__PROBLEM__. Copy out the data below, switching "camera" to "viewer" and changing nothing else. Omit the pictures from your copy.

══ RECORDS

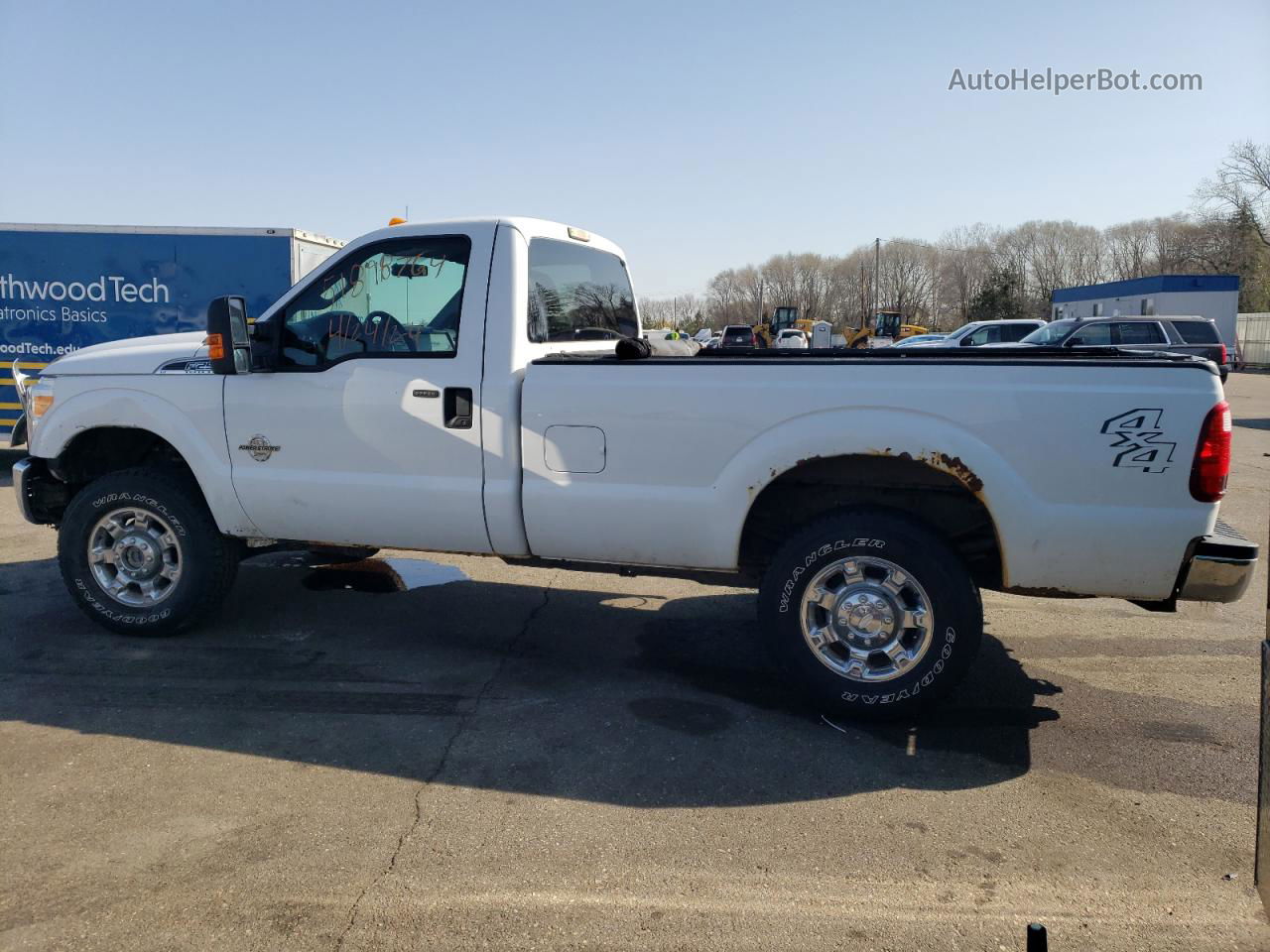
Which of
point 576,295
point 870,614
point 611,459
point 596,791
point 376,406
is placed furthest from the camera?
point 576,295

════

__COMPLETED EXERCISE__.
Which of
point 576,295
point 870,614
point 611,459
point 596,791
point 376,406
is placed furthest from the viewer?
point 576,295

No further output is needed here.